Когда-то давно, в середине 30-х гг., Павлов был довольно известным писателем. В 35 г. опубликованы его три повести («Аукцион», «Именины», «Ятаган»), вызвавшие резкое недовольство властей и сочувственный отзыв Белинского в статье «О русской повести и повестях г. Гоголя». Критик писал, что талант Павлова, его первый, но впечатляющий опыт, «подает лестные надежды»: «Поприще г. Павлова еще только начато, но начато так хорошо, что не хочется верить, что оно кончится дурно…». Надежды не оправдались. Крупным писателем Павлов не стал. Но помня об его дебюте, власти относились к нему с подозрением и в начале 60-х гг. Попытки переиздания повестей Павлова встретили цензурное сопротивление. В 61 г. в Главном Управлении цензуры рассматривался вопрос о гонении на Павлова со стороны председателя московского цензурного комитета М. П. Щербинина. В примечаниях сказано, что Щербинин стремился заставить изменить направление газеты, но, возможно, уже тогда возникал вопрос о переиздании повестей. Во всяком случае Никитенко поручили разобраться в деле. В дневнике Никитенко за 63 г. упоминается о заседании Совета Главного Управления цензуры: Павлов просил о переиздании 3-х повестей, запрещенных в 35 г. Никитенко докладывает о своем мнении: «Именины» и «Аукцион» пропустить беспрепятственно, «Ятаган» невозможно разрешить: повесть производит ужасное впечатление; изображение гнета начальника над подчиненным, средством к которому является военная дисциплина. Совет утвердил мнение Никитенко, издание повестей Павлова не состоялось (572-3).

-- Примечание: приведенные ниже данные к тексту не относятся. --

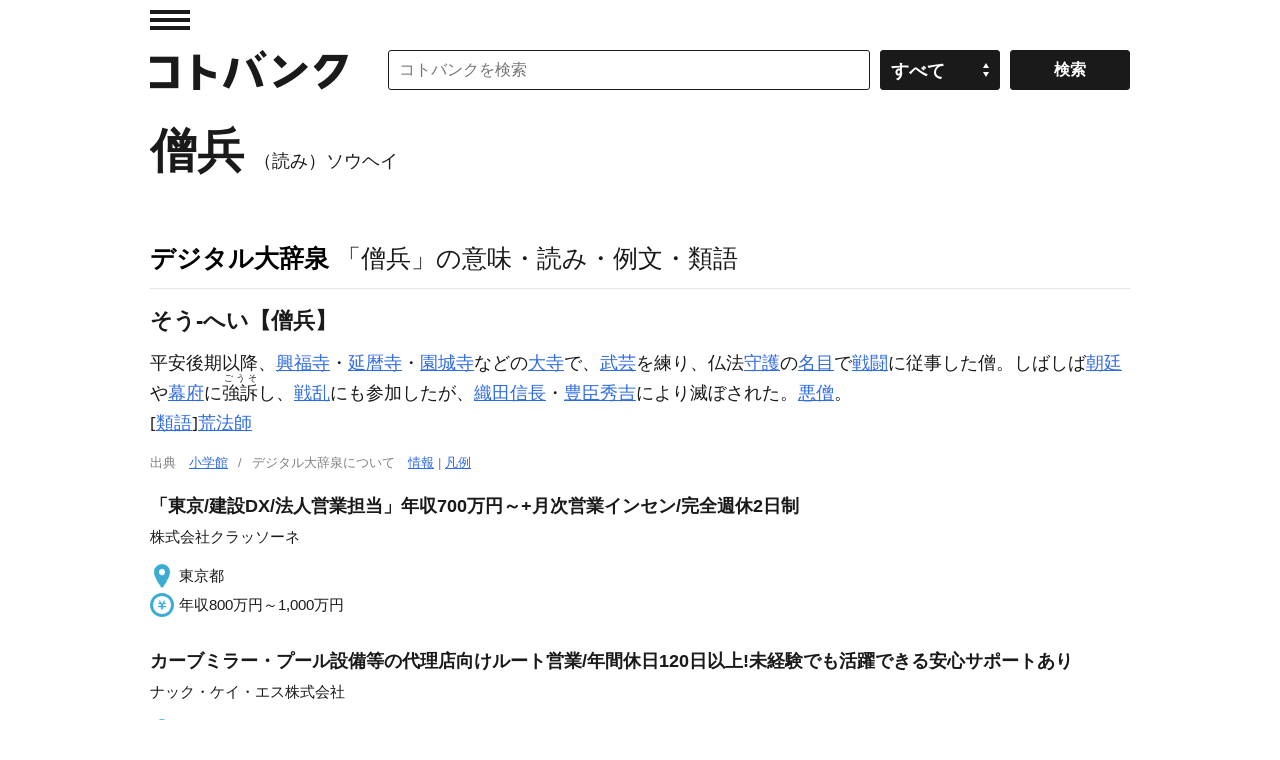

--- FILE ---
content_type: application/javascript; charset=utf-8
request_url: https://fundingchoicesmessages.google.com/f/AGSKWxWPBXNRd1tTbUJHAvDhNepiWb-7iZU1-nbSAI0Iyr3tQZDSUjA5eWZqrtEH8PDJkSZpOvb8xS57B6uao-HU8xmi4Zg51K5wfGnMBIUF9WJa4gUTGHWxEr6jz-ocZaaIHWUVIp207AuOI9-wOSg6xWY7Lra3iBncjeWfB9BAyeM2sEAuqEnM2a5qWWI1/_-ads.gif-ad-server//ad_bot._home_ad./adevent.
body_size: -1290
content:
window['be15e6d2-a504-4268-8058-389ee2144ce7'] = true;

В конце 61 г. Павлов ведет переговоры с Валуевым. В результате он получает субсидии, становится издателем-редактором «Нашего времени», газета превращается в ежедневное официозное издание, ей разрешено расширить программу, включить политический отдел. В 63 г. газета преобразована в другую, «Русские ведомости», которые выходили до 1918 г., сперва издателем-редактором оставался Павлов и газета сохраняла официозный курс; затем редакция и направление меняются и с середины 70-х г. «Русские ведомости» становятся одной из наиболее влиятельных газет, с широким кругом сотрудников, в том числе демократического толка. Но это уже совсем другая история. А нам следует вернуться к газете «Наше время».